作業指示
TDPと電源容量についての抜粋から、「CPUやGPUのスペックを見」から「下記の計算式で求められます。」までを両端も含めて一字一句変えずに書き写せ。

抜粋
TDPから必要電源容量を逆算する方法

CPUやGPUのスペックを見ると、必ず「TDP」という項目がありますよね。このTDPを消費電力と勘違いする方がいるようです。確かにTDPは消費電力と無関係ではないものの、実際には「発熱量」の目安といえます。つまり、消費電力とイコールではないのです。

しかし、消費電力がわからなければ、必要な電源容量もはっきりしませんよね。そこで、TDPから必要な電源容量を計算する方法を紹介します。

CPUとGPUのTDPから必要電源容量を計算する方法

では早速、TDPを使って電源容量を求める計算式を紹介します。CPUとGPUのTDPが判明していれば、下記の計算式で求められます。

・(「CPUのTDP」+「GPUのTDP」)x1.5+100

例えば、CPUのTDPが65WでGPUのTDPが180Wである場合には、以下のように計算できます。

・(65+180)×1.5+100=467.5

つまり、電源容量が467.5W以上なら問題ないということになります。「Core i7 8700(TDP65W)+GTX1080(TDP180W)」という構成なら、容量500Wの電源でOKということですね。

提供情報
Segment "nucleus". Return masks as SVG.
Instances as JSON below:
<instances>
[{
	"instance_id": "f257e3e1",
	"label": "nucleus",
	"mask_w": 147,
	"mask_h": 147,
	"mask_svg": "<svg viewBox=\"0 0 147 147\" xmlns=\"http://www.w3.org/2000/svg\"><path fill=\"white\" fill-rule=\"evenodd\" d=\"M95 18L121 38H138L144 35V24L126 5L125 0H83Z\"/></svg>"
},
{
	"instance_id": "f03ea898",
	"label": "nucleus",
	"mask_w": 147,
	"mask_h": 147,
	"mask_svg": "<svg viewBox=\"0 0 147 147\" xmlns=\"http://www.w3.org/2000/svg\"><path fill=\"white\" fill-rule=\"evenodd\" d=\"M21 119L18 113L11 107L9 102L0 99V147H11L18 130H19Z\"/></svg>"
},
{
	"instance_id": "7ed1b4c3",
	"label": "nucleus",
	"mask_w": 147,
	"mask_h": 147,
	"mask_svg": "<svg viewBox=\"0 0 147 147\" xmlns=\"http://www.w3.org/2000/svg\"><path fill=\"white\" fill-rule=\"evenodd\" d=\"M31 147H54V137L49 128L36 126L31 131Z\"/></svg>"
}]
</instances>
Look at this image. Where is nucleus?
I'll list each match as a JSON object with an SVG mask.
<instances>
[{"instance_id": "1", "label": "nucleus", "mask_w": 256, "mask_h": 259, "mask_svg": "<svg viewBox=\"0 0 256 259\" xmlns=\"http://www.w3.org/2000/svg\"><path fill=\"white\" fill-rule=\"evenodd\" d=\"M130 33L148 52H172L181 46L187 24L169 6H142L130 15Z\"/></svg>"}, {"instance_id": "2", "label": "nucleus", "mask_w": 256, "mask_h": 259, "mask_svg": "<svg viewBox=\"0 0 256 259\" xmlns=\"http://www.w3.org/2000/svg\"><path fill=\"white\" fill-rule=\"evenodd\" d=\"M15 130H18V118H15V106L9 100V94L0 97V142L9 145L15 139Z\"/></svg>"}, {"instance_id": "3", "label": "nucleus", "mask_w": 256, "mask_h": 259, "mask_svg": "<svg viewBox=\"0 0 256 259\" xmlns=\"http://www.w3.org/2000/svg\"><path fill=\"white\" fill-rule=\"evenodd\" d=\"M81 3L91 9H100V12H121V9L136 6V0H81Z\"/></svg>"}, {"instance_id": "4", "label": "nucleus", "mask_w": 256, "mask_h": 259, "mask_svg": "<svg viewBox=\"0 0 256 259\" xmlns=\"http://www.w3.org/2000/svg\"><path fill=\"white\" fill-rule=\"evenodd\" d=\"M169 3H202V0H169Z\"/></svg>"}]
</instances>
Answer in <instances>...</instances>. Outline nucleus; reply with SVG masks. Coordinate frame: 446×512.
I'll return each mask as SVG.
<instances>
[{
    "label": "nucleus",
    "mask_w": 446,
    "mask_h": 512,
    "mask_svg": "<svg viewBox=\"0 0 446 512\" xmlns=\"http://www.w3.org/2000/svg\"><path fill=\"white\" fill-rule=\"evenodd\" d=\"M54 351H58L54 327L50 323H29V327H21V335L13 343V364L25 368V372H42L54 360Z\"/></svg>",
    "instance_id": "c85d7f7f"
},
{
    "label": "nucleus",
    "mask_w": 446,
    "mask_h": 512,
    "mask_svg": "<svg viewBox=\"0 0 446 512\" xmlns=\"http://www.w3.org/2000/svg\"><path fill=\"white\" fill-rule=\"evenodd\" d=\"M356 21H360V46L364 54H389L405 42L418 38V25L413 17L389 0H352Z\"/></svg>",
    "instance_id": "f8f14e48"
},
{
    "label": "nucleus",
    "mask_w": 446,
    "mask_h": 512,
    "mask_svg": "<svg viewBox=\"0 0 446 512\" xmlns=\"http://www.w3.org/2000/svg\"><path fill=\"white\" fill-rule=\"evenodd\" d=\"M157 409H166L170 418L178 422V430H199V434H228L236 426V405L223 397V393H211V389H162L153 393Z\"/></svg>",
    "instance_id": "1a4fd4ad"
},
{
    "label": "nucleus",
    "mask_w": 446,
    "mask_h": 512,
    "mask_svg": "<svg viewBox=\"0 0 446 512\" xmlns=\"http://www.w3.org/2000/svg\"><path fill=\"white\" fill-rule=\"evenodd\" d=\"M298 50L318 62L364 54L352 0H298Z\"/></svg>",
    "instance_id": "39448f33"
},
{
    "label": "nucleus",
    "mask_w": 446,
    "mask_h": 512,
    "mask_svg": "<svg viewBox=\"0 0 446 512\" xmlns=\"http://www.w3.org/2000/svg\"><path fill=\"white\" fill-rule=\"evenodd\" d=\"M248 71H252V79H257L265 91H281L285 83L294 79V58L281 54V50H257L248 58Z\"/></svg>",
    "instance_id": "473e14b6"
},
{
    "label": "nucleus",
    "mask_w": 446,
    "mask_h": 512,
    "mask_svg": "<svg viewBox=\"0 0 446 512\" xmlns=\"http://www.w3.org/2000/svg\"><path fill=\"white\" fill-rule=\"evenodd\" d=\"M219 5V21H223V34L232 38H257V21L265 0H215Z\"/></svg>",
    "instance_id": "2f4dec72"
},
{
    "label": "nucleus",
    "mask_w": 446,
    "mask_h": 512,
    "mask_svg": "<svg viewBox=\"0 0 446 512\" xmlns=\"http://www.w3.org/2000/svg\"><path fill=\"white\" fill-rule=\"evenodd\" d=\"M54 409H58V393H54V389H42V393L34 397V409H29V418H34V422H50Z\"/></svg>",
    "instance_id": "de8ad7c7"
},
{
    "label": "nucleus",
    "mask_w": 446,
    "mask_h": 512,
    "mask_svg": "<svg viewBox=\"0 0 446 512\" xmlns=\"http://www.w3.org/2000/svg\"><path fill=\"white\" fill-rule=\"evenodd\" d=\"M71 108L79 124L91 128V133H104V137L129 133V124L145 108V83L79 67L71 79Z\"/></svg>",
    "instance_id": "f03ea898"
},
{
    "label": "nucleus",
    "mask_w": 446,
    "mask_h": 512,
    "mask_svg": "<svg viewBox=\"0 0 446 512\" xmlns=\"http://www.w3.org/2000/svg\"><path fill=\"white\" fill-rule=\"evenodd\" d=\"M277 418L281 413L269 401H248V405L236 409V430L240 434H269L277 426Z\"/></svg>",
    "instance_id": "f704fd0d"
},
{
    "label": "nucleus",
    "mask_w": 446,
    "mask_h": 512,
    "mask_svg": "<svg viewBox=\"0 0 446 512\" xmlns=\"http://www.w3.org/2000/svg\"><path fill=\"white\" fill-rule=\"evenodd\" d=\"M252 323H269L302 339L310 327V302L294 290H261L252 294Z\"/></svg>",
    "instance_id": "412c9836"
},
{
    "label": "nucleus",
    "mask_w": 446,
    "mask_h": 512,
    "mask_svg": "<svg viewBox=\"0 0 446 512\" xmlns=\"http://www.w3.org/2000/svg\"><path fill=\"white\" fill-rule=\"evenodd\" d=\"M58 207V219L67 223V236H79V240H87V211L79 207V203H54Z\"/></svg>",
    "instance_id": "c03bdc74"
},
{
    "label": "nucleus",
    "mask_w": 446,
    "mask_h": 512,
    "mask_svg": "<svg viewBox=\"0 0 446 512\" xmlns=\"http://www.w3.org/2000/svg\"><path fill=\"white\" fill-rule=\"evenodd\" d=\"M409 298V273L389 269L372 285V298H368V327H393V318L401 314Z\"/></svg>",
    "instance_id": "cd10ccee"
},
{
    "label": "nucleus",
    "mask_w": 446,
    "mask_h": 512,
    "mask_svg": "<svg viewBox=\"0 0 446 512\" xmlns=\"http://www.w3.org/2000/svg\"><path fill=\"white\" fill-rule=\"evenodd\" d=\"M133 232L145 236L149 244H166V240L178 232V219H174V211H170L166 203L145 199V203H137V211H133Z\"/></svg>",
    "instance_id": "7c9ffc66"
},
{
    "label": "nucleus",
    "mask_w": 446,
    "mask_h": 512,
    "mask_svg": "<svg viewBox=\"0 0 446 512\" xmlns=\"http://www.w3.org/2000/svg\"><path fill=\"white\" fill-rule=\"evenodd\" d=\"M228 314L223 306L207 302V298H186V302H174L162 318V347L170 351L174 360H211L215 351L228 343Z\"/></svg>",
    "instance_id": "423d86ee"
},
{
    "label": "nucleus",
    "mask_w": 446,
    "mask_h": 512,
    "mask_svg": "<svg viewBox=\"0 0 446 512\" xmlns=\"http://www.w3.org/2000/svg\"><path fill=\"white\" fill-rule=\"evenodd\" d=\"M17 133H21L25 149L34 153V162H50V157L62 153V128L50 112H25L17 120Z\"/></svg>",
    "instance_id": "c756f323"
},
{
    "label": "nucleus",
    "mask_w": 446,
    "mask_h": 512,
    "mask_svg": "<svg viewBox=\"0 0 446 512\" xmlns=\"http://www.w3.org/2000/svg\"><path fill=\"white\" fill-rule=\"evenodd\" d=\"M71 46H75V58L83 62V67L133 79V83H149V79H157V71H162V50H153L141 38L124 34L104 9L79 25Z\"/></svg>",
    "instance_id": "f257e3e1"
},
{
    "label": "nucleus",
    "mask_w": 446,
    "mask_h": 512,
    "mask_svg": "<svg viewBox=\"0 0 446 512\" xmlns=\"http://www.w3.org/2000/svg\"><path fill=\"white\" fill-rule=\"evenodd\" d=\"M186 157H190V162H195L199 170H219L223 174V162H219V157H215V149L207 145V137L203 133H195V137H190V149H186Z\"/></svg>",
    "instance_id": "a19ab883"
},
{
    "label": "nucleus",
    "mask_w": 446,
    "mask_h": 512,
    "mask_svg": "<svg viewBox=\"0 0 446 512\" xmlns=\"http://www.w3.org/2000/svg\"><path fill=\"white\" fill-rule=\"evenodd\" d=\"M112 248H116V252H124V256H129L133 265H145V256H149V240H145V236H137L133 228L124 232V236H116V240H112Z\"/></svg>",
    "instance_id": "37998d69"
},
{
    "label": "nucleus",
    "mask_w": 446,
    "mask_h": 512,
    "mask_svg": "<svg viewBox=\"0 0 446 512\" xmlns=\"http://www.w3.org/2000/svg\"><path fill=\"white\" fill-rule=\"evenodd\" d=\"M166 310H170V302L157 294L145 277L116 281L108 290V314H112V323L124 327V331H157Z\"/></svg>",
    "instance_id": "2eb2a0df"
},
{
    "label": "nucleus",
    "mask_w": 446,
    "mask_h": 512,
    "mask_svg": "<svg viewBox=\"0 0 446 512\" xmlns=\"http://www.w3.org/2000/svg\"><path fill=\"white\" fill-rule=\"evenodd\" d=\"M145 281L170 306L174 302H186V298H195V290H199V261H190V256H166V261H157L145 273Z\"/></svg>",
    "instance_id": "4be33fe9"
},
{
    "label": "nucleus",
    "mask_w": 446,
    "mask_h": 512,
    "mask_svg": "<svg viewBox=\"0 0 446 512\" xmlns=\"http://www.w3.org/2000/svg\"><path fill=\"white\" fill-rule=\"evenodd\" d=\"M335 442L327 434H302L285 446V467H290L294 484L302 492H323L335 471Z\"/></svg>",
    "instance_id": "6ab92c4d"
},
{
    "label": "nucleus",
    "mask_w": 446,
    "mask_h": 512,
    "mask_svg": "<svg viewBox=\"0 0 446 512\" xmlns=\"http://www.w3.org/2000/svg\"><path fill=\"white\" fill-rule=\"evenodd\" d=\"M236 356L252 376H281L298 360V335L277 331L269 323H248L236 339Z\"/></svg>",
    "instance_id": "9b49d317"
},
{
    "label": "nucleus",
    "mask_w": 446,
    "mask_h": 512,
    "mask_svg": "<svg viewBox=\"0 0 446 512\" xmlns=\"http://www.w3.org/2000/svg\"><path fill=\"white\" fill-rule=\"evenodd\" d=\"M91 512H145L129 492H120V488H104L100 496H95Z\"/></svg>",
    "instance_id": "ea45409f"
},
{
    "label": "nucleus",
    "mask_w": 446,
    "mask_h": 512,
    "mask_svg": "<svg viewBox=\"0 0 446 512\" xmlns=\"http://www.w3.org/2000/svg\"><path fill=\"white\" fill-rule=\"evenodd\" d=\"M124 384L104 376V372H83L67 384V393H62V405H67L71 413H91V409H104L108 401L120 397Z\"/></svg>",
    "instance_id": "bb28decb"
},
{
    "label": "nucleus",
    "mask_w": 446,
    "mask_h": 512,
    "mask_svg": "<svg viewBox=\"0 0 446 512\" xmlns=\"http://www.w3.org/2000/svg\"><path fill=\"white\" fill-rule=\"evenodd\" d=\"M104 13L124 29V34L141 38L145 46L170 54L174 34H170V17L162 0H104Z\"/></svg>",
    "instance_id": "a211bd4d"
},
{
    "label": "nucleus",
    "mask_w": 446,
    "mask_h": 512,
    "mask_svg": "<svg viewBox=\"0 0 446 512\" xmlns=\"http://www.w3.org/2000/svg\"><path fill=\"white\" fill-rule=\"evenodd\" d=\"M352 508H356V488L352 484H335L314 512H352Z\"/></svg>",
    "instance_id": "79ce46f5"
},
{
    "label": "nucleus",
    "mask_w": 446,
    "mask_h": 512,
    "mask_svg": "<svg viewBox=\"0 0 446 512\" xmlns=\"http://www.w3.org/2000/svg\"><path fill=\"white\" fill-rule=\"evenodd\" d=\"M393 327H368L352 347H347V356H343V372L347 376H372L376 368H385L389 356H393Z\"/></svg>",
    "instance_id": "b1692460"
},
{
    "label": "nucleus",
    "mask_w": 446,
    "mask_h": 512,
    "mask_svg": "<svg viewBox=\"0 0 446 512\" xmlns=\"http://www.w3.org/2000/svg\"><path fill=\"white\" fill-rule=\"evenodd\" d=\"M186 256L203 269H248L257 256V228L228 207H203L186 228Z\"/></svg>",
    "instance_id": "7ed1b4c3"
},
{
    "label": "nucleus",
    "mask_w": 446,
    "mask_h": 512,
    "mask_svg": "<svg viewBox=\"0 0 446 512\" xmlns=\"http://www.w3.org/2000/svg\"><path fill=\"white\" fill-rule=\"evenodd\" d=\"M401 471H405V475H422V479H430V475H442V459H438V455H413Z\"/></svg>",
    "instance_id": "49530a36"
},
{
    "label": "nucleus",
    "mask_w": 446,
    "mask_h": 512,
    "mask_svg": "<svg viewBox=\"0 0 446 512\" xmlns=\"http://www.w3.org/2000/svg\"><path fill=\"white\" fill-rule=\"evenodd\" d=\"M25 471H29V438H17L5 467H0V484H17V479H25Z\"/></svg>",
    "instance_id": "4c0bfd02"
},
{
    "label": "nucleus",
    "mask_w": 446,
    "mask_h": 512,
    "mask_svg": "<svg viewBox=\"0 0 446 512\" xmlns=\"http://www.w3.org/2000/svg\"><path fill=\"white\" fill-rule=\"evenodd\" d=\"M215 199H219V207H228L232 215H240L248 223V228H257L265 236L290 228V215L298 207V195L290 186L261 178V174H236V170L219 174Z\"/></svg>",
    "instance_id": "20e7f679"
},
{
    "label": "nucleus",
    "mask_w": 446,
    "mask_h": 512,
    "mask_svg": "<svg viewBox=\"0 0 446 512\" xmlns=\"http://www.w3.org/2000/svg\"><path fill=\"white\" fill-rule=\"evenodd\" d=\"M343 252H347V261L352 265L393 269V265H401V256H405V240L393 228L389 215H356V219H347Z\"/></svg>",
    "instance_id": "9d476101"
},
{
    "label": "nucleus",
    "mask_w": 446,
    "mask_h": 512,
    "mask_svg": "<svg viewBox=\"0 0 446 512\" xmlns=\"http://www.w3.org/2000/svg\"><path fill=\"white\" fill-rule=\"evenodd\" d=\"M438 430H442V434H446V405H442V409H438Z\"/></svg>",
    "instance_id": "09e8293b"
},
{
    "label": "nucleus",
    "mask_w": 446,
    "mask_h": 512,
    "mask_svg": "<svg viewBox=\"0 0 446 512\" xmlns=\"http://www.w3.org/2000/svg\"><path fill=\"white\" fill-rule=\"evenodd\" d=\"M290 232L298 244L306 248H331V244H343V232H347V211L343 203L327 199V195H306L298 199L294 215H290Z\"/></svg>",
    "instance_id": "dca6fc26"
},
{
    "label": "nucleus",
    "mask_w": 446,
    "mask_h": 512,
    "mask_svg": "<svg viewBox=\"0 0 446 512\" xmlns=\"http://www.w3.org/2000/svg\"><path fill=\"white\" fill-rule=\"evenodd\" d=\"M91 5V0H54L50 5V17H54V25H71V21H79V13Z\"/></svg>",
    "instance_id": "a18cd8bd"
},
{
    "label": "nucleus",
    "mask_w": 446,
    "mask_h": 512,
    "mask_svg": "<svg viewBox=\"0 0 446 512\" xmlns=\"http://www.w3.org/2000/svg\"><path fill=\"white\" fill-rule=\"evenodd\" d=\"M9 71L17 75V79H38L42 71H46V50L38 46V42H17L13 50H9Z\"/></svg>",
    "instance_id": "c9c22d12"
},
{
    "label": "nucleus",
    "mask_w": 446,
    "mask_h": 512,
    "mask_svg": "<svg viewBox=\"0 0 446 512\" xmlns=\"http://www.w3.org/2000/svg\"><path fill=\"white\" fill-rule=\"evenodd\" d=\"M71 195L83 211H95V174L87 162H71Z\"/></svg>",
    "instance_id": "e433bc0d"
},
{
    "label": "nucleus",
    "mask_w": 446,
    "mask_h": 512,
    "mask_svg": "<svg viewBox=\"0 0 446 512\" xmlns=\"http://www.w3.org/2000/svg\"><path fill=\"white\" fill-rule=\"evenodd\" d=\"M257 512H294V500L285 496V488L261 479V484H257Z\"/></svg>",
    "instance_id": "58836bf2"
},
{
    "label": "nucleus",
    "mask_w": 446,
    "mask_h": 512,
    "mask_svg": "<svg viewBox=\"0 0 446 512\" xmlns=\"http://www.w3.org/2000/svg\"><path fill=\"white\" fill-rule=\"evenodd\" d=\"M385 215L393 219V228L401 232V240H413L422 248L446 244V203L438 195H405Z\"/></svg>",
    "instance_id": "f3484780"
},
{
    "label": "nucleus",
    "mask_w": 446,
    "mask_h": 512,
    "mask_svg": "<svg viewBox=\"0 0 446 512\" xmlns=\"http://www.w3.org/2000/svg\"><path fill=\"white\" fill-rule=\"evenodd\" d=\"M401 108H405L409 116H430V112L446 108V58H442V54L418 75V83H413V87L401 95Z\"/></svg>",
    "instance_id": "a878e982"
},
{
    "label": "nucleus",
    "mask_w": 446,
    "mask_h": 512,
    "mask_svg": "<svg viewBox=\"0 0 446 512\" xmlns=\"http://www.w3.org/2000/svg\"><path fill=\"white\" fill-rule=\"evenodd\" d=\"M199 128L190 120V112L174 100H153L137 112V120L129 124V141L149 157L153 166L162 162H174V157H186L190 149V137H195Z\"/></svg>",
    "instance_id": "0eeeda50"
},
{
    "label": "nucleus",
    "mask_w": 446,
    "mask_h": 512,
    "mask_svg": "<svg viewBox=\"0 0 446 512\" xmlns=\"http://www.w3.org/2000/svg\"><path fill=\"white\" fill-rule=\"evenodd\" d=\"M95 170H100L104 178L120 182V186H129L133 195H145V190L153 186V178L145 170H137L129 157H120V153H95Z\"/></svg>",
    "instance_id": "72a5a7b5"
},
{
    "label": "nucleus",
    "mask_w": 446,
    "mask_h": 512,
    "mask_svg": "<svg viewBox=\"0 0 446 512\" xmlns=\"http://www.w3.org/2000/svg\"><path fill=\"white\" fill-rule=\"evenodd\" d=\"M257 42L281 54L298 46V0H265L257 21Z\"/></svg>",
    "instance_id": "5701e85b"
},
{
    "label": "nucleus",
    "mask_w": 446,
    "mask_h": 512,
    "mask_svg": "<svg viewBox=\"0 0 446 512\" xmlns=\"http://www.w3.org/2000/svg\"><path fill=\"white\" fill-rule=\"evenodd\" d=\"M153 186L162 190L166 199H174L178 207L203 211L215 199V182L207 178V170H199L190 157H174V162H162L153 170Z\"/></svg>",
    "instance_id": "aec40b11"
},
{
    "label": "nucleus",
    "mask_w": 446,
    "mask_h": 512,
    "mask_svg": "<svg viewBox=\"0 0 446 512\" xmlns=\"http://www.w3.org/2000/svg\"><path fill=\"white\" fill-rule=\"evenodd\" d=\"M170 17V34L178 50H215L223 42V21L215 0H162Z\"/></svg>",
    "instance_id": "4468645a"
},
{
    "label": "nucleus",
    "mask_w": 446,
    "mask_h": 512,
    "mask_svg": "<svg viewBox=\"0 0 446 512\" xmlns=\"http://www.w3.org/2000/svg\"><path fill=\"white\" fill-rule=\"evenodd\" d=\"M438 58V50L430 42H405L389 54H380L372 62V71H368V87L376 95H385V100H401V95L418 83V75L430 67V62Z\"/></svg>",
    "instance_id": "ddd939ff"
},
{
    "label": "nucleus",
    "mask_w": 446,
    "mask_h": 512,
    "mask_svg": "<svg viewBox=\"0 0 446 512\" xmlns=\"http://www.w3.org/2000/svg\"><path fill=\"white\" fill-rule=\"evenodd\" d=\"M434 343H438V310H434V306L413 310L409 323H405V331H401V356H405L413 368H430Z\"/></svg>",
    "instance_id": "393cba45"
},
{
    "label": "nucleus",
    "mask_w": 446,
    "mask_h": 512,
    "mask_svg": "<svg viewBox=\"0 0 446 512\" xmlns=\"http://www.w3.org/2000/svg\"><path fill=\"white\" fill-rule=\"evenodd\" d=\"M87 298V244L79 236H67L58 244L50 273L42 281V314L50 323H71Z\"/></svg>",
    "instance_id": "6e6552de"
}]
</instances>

課題の解答
CPUやGPUのスペックを見ると、必ず「TDP」という項目がありますよね。このTDPを消費電力と勘違いする方がいるようです。確かにTDPは消費電力と無関係ではないものの、実際には「発熱量」の目安といえます。つまり、消費電力とイコールではないのです。

しかし、消費電力がわからなければ、必要な電源容量もはっきりしませんよね。そこで、TDPから必要な電源容量を計算する方法を紹介します。

CPUとGPUのTDPから必要電源容量を計算する方法

では早速、TDPを使って電源容量を求める計算式を紹介します。CPUとGPUのTDPが判明していれば、下記の計算式で求められます。